_Exercise details_. Look through the data below for the line with "[camera trap, expert-labeled]" and the line with "category: weasel family", then output those two and all lines in between, exactly as written.

○ ○ ○ ○ ○

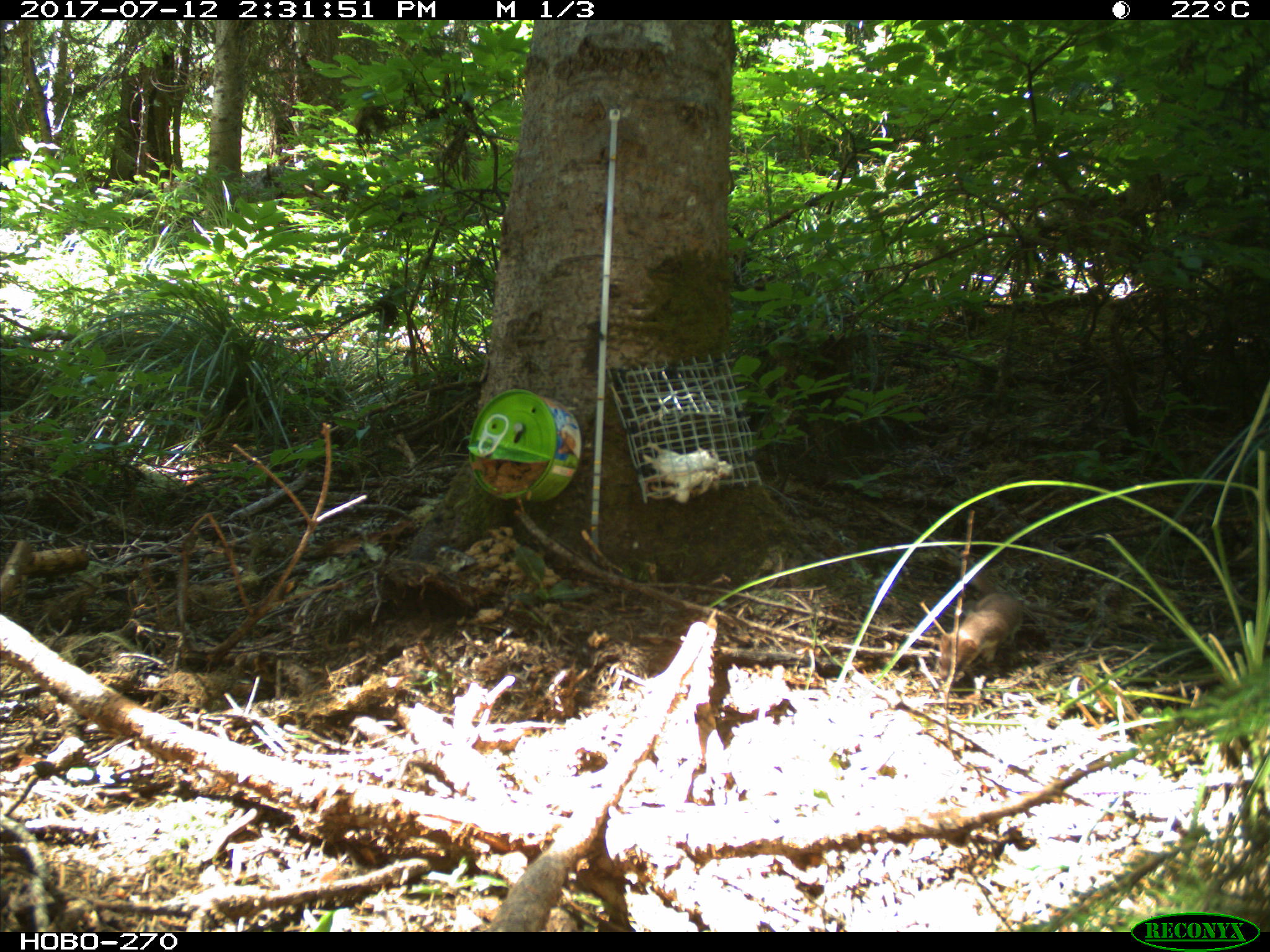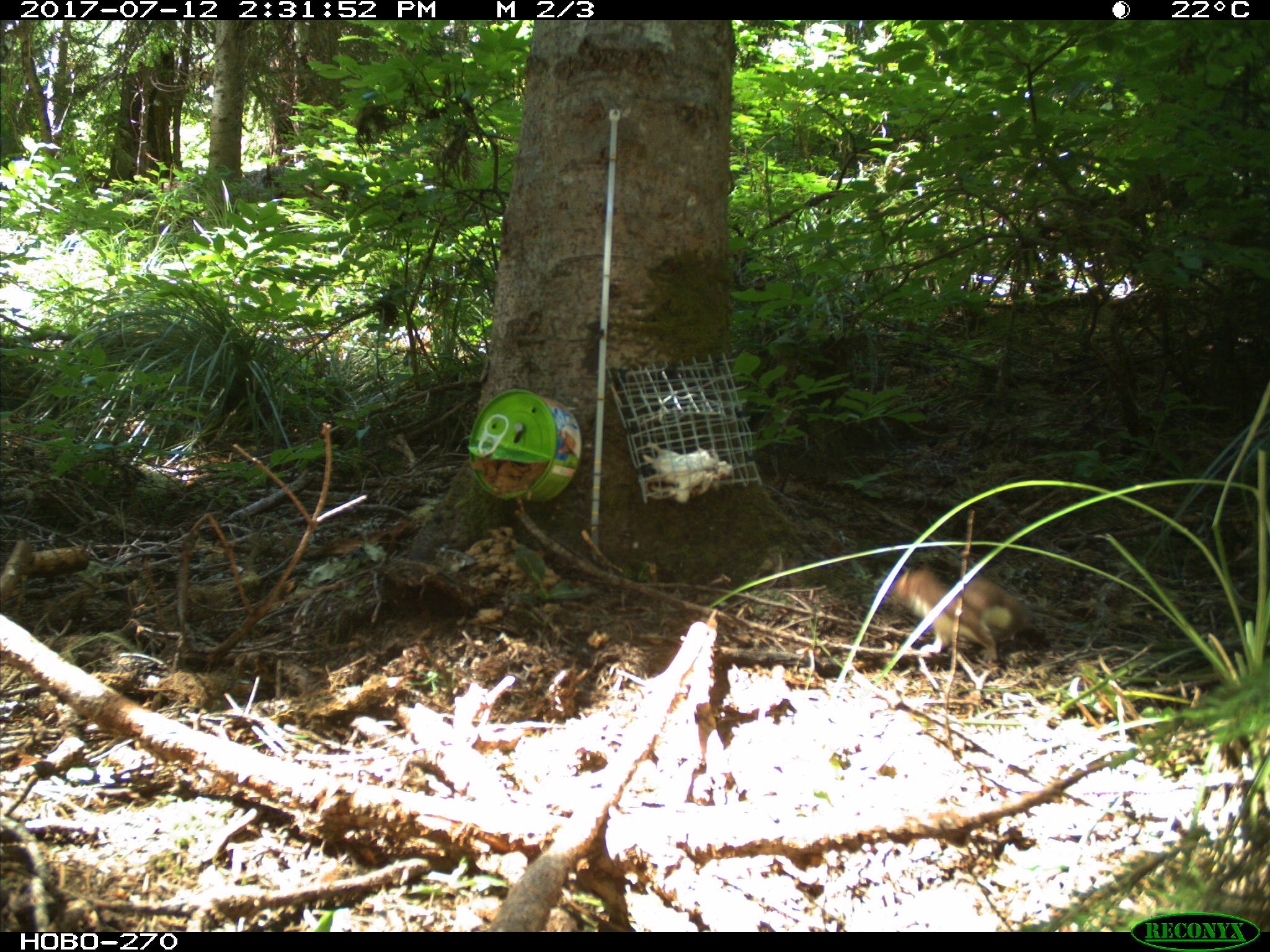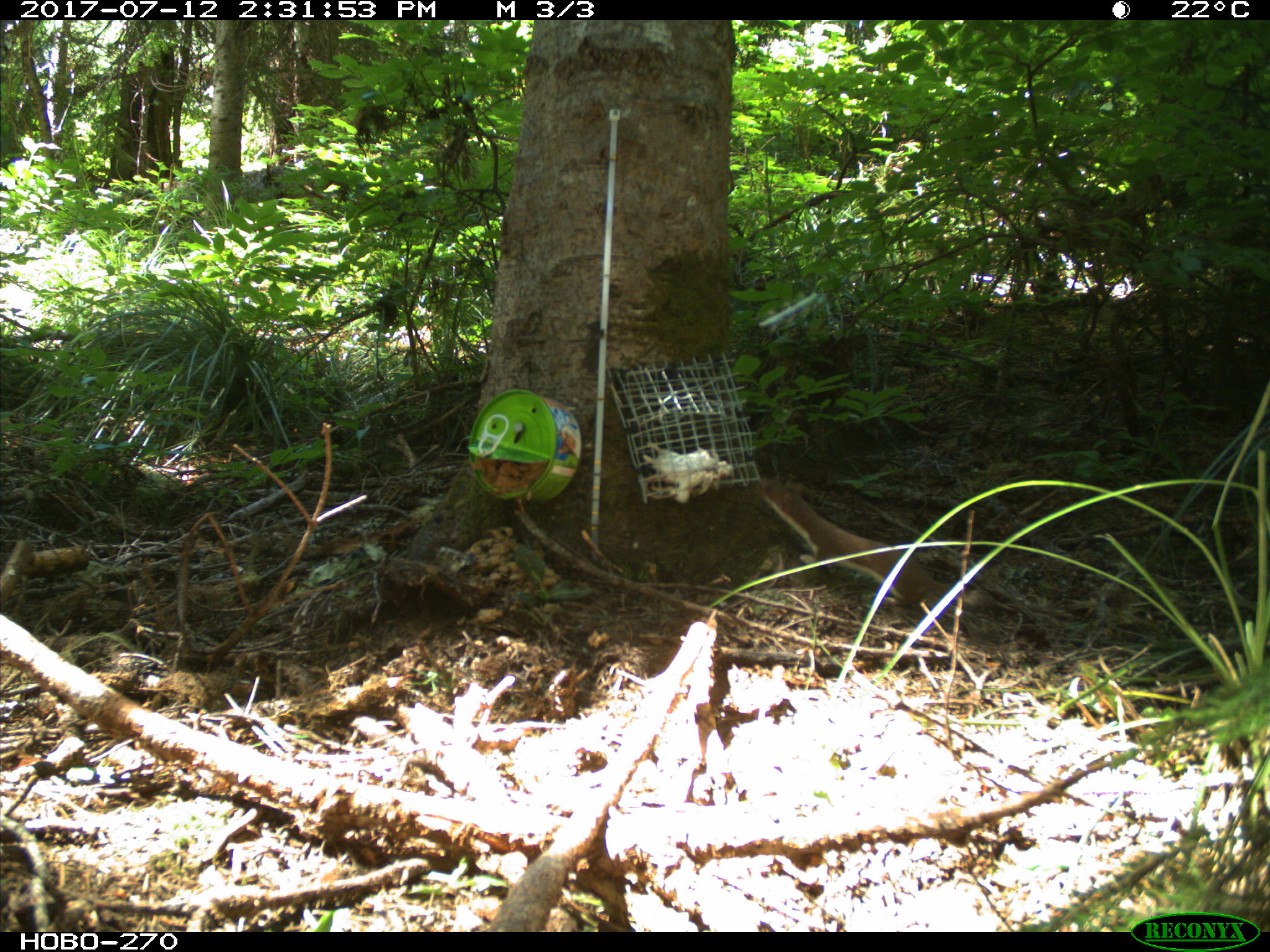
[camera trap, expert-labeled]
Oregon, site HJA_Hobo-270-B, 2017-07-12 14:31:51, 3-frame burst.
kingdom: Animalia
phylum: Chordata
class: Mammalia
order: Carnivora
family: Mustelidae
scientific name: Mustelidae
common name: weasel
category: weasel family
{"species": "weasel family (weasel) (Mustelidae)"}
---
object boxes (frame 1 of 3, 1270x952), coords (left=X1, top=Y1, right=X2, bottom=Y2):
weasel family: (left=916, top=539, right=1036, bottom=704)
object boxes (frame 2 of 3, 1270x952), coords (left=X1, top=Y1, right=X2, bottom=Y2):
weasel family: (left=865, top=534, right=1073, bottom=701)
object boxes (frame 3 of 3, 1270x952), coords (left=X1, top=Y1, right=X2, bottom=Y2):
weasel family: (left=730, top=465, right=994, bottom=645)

○ ○ ○ ○ ○

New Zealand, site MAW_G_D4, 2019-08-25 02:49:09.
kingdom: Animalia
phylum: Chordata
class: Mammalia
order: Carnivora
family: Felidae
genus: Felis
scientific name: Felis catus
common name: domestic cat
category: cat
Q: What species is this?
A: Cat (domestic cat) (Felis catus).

○ ○ ○ ○ ○

_Result_.
[camera trap, expert-labeled]
Oregon, site HJA_Hobo-270-B, 2017-07-12 14:31:51, 3-frame burst.
kingdom: Animalia
phylum: Chordata
class: Mammalia
order: Carnivora
family: Mustelidae
scientific name: Mustelidae
common name: weasel
category: weasel family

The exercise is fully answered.